*Information supplied*:
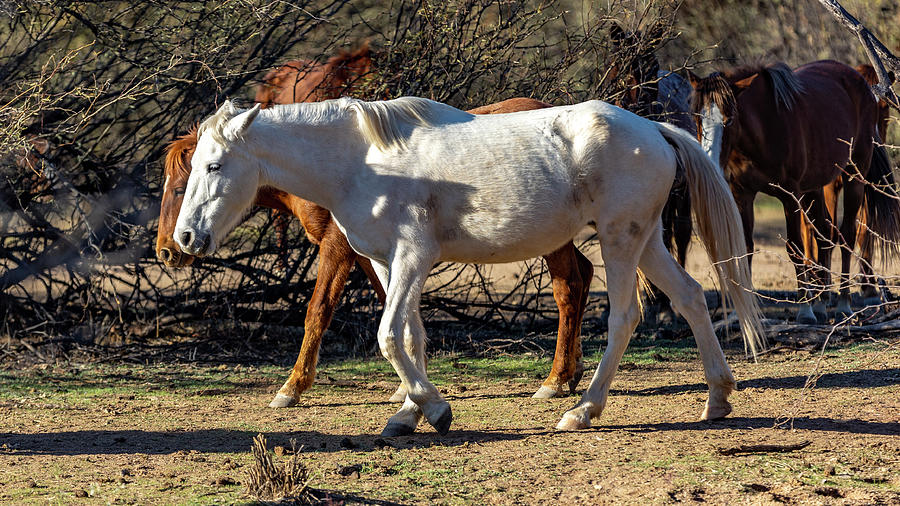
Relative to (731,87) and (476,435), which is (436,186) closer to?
(476,435)

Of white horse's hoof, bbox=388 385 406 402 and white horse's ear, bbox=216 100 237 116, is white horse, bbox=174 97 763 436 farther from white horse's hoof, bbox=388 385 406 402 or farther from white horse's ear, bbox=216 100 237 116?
white horse's hoof, bbox=388 385 406 402

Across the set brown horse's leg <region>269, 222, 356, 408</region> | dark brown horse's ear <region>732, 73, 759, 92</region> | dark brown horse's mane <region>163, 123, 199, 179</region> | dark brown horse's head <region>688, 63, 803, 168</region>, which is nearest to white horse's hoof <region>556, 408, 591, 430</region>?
brown horse's leg <region>269, 222, 356, 408</region>

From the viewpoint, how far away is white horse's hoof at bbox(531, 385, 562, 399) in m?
5.61

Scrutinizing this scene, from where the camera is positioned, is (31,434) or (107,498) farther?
(31,434)

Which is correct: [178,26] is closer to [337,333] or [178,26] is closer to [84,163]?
[84,163]

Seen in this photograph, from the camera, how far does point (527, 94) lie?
740 cm

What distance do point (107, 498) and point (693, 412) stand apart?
280cm

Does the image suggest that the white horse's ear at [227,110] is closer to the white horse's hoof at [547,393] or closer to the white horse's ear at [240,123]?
the white horse's ear at [240,123]

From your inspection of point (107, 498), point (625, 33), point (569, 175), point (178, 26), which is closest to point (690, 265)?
point (625, 33)

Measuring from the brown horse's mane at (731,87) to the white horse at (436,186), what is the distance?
2592mm

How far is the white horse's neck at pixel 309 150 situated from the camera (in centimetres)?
450

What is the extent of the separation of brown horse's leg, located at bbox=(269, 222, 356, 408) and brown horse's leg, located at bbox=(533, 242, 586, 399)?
1.19 m

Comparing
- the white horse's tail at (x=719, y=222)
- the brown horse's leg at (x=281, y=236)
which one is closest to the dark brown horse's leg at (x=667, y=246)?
the brown horse's leg at (x=281, y=236)

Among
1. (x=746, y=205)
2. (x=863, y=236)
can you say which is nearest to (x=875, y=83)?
(x=863, y=236)
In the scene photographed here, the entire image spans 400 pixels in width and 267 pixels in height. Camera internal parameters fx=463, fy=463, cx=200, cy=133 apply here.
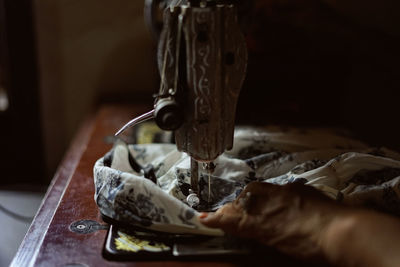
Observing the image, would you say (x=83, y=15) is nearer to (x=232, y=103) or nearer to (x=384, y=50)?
(x=384, y=50)

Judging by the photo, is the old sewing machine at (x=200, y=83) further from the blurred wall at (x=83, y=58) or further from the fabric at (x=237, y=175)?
the blurred wall at (x=83, y=58)

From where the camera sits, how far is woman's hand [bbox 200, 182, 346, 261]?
618mm

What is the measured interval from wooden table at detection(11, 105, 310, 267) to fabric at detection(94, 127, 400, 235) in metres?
0.06

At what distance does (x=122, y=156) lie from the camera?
35.4 inches

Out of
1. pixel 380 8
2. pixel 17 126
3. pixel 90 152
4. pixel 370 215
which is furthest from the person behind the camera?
pixel 17 126

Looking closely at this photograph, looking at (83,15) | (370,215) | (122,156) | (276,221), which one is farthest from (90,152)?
(83,15)

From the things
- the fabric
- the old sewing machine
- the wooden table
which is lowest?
the wooden table

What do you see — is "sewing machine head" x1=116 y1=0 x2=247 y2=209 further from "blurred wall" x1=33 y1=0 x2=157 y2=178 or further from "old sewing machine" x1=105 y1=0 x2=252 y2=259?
"blurred wall" x1=33 y1=0 x2=157 y2=178

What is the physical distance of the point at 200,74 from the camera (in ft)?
2.27

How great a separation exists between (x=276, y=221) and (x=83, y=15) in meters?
1.39

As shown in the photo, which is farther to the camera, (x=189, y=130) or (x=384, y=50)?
(x=384, y=50)

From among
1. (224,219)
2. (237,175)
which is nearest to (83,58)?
(237,175)

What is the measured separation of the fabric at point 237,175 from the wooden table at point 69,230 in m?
0.06

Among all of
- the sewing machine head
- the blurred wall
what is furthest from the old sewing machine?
the blurred wall
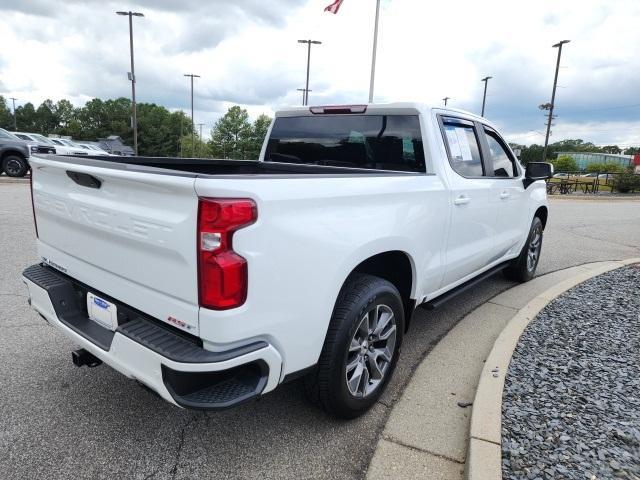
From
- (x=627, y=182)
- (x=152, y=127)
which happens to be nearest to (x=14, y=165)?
(x=627, y=182)

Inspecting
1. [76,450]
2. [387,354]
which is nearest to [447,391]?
[387,354]

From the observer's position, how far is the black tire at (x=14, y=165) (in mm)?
16297

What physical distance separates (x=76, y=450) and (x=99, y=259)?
1.00m

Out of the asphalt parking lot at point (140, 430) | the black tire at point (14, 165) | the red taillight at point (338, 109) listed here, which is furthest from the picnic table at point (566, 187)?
the asphalt parking lot at point (140, 430)

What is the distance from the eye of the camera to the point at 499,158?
A: 15.0 ft

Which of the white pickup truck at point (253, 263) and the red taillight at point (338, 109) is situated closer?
the white pickup truck at point (253, 263)

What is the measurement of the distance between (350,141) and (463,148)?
94cm

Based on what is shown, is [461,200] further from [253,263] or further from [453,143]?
[253,263]

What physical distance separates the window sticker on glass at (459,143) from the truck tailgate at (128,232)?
2.40 m

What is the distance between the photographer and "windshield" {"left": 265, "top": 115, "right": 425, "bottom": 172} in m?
3.47

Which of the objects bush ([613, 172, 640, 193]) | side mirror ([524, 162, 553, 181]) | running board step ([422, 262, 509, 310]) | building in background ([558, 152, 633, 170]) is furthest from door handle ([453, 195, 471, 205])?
building in background ([558, 152, 633, 170])

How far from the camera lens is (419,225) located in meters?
2.95

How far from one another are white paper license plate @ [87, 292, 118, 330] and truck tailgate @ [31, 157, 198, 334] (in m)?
0.06

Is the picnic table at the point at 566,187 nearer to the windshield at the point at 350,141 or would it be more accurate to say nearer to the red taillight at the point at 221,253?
the windshield at the point at 350,141
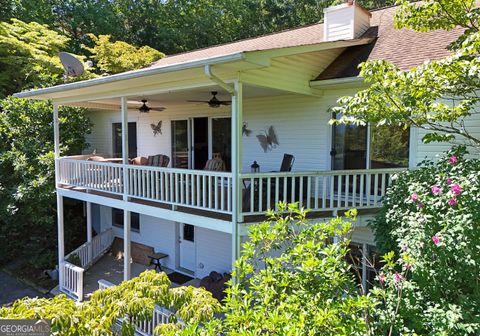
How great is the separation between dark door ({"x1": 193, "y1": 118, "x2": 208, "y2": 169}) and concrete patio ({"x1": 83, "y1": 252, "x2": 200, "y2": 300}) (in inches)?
141

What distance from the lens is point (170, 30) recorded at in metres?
24.2

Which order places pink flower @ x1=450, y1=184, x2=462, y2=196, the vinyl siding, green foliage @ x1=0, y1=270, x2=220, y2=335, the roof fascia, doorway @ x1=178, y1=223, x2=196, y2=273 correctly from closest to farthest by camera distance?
green foliage @ x1=0, y1=270, x2=220, y2=335 → pink flower @ x1=450, y1=184, x2=462, y2=196 → the roof fascia → the vinyl siding → doorway @ x1=178, y1=223, x2=196, y2=273

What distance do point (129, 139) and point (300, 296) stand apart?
35.8ft

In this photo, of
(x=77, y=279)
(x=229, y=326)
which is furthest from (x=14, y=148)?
(x=229, y=326)

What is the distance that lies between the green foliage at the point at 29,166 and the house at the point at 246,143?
1437 mm

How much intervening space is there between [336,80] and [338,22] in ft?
7.27

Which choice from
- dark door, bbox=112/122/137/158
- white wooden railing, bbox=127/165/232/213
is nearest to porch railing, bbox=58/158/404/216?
white wooden railing, bbox=127/165/232/213

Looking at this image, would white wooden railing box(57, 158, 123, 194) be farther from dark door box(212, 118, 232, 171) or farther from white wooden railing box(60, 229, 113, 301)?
dark door box(212, 118, 232, 171)

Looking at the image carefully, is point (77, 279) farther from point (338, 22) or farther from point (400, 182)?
point (338, 22)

*Given request*:
Retype exactly the lines from the one containing "What is the distance that" through the last line of the records above, including both.

*Solved exercise*:
What is the distance that lies between the green foliage at the point at 29,166 and the house at the point at 246,143?
1437 mm

How much intervening space is there between [336,80] and [338,22] in ft?
7.27

Which choice from
- dark door, bbox=112/122/137/158
- white wooden railing, bbox=127/165/232/213
is nearest to porch railing, bbox=58/158/404/216?
white wooden railing, bbox=127/165/232/213

Looking at this image, would white wooden railing box(57, 158, 123, 194) be farther from dark door box(212, 118, 232, 171) or farther from white wooden railing box(60, 229, 113, 301)?
dark door box(212, 118, 232, 171)

Looking at the image carefully, is point (77, 279) farther from point (338, 22) or farther from point (400, 182)?
point (338, 22)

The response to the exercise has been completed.